Apple and the Mac OS logos appear.

Family Gathering
Scene: Extended family is scattered around a large great room; a few
watching football, grandmothers knitting, board game being played.

Five people are gathered around a Wintel notebook, the owner bragging about it until a conflict appears. Each person begins offering advice on how to solve the problem. The machine begins giving off sounds and new warnings. At the other end of the table sits a family member using a PowerBook 3400c, a brochure with the specifications visible. The owner is integrating a document with bar graphs, then pulling in a picture from the Internet. Two grandmothers look up at the two scenes. The camera with the grandmothers blurred in the foreground, first shows the Wintel group still giving advice, then pans over to the PowerBook owner finishing her/his work and going to play with an infant. The camera pulls back to just the two grandmothers. One says to the other while going back to her knitting, “Yours always was the smarter of the two”. The other replies, “Patience, sister dear, he’ll get it one of these days.”

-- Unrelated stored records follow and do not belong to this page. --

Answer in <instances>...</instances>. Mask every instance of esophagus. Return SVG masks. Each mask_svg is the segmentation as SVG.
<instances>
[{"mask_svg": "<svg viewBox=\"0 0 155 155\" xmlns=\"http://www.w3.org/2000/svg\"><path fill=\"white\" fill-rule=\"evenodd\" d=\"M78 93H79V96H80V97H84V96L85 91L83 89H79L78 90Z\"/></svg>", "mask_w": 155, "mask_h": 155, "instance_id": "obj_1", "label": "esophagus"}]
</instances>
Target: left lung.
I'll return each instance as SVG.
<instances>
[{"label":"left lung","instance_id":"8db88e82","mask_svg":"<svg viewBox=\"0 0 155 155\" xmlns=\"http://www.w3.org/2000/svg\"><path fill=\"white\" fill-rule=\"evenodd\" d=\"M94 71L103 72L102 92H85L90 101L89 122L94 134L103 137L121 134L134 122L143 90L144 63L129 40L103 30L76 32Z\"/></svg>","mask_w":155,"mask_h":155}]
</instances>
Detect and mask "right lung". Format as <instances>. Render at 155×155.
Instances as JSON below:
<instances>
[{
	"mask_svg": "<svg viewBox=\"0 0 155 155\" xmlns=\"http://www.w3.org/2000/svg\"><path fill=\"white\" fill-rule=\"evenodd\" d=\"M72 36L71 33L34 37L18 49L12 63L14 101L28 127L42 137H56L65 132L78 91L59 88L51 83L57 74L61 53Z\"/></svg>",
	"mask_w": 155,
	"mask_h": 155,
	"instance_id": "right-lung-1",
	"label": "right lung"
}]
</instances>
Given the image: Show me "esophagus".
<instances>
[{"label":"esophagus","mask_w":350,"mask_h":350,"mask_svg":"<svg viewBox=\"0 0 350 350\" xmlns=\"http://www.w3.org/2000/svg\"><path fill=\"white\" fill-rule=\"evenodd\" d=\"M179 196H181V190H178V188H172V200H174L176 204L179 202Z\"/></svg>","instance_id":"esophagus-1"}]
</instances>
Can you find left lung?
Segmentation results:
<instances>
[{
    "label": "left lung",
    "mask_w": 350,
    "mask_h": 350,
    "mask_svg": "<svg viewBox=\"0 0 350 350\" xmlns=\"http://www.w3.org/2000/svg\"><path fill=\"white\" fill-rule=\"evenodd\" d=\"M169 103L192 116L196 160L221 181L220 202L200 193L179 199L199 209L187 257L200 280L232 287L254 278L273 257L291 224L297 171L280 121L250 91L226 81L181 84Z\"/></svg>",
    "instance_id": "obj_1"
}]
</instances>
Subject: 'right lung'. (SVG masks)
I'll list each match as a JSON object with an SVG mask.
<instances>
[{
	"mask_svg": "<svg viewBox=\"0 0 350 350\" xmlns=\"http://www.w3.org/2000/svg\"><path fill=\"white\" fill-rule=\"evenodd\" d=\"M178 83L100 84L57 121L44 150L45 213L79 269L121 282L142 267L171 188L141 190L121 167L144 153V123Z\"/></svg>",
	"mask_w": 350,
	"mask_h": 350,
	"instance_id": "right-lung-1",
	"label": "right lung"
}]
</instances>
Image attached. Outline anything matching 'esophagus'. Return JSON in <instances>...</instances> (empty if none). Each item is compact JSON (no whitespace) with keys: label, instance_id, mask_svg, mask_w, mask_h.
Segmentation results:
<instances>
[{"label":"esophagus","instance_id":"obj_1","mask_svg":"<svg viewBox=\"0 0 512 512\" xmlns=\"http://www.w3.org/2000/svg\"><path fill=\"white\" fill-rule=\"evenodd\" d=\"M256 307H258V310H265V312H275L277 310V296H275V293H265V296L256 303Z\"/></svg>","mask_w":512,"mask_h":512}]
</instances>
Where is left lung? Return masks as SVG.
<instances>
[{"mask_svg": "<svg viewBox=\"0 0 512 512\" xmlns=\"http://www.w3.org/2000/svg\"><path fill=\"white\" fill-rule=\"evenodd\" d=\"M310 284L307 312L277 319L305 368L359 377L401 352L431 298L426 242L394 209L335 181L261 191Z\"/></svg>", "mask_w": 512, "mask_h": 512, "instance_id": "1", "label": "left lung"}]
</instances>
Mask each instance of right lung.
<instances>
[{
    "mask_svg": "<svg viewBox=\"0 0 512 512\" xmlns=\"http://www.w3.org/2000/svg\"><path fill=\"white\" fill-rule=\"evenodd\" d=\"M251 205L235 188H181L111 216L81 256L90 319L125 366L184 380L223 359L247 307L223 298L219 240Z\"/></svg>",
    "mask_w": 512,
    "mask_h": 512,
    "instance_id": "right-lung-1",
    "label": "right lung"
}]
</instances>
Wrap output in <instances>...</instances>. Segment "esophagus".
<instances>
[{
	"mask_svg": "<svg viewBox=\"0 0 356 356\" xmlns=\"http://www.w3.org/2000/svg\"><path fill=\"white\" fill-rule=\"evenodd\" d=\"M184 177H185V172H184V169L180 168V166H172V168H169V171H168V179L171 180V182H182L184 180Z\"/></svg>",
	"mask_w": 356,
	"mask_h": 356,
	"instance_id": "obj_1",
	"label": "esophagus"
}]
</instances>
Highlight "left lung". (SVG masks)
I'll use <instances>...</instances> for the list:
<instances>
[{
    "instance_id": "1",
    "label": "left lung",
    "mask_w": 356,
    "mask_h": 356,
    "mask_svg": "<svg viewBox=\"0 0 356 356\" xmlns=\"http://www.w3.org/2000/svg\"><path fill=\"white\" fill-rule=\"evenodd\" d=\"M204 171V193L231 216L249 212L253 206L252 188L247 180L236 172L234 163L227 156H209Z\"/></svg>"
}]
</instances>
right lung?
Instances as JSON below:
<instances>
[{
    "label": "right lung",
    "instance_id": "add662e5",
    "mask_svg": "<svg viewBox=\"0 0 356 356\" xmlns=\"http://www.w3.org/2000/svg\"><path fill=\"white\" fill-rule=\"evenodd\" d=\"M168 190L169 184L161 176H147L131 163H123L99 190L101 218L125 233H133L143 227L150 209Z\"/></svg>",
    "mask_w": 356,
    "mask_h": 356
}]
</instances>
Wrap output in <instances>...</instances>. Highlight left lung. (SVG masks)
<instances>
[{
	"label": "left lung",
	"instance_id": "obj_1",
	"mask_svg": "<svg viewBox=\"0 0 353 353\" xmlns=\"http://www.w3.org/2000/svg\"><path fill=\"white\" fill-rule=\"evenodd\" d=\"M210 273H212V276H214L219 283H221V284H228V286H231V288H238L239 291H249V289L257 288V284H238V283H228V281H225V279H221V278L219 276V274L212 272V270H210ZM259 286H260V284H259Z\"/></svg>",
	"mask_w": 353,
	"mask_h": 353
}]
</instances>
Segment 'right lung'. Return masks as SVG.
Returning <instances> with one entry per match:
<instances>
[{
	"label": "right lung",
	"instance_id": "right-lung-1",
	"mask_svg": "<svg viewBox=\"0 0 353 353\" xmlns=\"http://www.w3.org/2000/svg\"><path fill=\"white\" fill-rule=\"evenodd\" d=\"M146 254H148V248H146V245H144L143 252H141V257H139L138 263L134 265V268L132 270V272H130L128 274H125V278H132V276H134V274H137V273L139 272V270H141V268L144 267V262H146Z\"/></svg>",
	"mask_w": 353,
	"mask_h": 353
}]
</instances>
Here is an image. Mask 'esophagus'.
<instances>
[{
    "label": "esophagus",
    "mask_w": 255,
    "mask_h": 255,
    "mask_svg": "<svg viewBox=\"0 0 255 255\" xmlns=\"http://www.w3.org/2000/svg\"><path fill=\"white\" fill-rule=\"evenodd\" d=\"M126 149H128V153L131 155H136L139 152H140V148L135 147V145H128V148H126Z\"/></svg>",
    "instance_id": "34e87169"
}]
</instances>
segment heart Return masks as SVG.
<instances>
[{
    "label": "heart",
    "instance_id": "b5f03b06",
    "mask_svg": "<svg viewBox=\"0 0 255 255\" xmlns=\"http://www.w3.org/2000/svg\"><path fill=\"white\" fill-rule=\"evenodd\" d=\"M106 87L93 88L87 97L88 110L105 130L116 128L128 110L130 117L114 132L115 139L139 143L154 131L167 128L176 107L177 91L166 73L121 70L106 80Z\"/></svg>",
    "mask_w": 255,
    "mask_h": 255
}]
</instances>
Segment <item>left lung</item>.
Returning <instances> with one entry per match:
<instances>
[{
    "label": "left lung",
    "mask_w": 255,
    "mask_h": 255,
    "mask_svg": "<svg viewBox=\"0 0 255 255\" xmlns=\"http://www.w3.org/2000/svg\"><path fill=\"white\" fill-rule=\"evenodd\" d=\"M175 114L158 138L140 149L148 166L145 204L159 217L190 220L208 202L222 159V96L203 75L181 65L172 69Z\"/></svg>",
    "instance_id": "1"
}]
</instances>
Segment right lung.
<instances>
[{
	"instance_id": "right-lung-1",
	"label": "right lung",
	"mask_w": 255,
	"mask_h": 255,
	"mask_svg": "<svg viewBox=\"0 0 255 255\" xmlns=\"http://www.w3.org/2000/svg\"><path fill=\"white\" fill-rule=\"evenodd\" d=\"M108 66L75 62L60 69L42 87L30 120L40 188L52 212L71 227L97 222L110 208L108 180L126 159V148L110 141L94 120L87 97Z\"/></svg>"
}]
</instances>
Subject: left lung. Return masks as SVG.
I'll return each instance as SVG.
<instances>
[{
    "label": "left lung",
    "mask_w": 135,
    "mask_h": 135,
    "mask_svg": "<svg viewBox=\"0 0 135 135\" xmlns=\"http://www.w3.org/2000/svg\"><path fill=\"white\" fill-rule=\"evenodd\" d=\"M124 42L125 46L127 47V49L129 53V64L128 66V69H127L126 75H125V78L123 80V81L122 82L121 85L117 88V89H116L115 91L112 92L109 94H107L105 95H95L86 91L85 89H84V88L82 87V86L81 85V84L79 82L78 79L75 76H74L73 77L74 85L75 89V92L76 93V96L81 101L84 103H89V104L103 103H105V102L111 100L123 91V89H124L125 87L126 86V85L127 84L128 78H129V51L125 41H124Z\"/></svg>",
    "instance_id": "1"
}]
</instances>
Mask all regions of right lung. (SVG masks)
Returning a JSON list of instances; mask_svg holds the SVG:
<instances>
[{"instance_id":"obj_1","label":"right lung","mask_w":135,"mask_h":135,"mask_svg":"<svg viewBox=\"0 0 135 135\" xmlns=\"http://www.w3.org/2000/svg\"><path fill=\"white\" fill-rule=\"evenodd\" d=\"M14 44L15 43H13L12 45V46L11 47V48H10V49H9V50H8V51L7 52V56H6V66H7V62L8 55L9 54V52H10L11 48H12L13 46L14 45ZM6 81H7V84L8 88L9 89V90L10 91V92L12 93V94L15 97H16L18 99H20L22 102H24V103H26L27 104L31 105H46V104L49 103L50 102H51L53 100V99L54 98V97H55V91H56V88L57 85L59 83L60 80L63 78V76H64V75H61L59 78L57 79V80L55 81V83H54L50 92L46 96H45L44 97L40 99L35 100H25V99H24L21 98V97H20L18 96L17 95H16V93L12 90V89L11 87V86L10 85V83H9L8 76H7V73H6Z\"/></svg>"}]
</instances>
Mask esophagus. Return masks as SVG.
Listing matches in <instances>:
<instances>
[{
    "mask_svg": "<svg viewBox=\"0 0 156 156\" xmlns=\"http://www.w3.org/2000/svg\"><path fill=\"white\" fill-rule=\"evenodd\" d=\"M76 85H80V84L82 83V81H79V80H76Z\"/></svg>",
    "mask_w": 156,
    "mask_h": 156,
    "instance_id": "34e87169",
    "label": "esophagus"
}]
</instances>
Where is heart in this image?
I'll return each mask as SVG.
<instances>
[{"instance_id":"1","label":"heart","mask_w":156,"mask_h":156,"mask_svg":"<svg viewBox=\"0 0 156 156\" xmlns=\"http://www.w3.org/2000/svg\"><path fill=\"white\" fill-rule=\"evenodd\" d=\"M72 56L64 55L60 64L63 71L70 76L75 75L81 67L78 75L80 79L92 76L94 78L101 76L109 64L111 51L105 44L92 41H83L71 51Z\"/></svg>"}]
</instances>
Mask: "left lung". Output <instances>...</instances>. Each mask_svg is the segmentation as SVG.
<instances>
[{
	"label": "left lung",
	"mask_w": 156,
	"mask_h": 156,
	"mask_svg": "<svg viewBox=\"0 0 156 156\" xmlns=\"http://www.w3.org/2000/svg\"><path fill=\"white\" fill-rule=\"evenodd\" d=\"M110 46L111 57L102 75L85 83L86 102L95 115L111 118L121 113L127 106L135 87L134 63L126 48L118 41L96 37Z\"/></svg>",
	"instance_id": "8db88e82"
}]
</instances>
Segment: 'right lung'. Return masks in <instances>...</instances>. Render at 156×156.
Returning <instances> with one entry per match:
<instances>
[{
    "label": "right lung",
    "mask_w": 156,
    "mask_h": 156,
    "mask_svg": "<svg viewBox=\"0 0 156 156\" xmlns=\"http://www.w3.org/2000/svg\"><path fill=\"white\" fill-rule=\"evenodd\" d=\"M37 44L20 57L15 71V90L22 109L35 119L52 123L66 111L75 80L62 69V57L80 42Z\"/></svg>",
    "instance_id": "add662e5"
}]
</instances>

Screen blackens, famous Apple ad voice speaks:
“Apple Computer has always understood that ease of use means productivity and more time for the finer things in life”.

Apple and Mac OS logo appear.

Where should Apple put these ads? Easy, during the season premieres of Seinfeld, Home Improvement, and Frasier. People will talk to each other about the really funny commercials they just saw. That should get the public to realize that Apple is far from dead.

I’ll continue to come up with commercials for the next issue, if Tim lets me. (I will! -Tim) In the meantime, let’s all try to come up with a “1984” level commercial for the Super Bowl.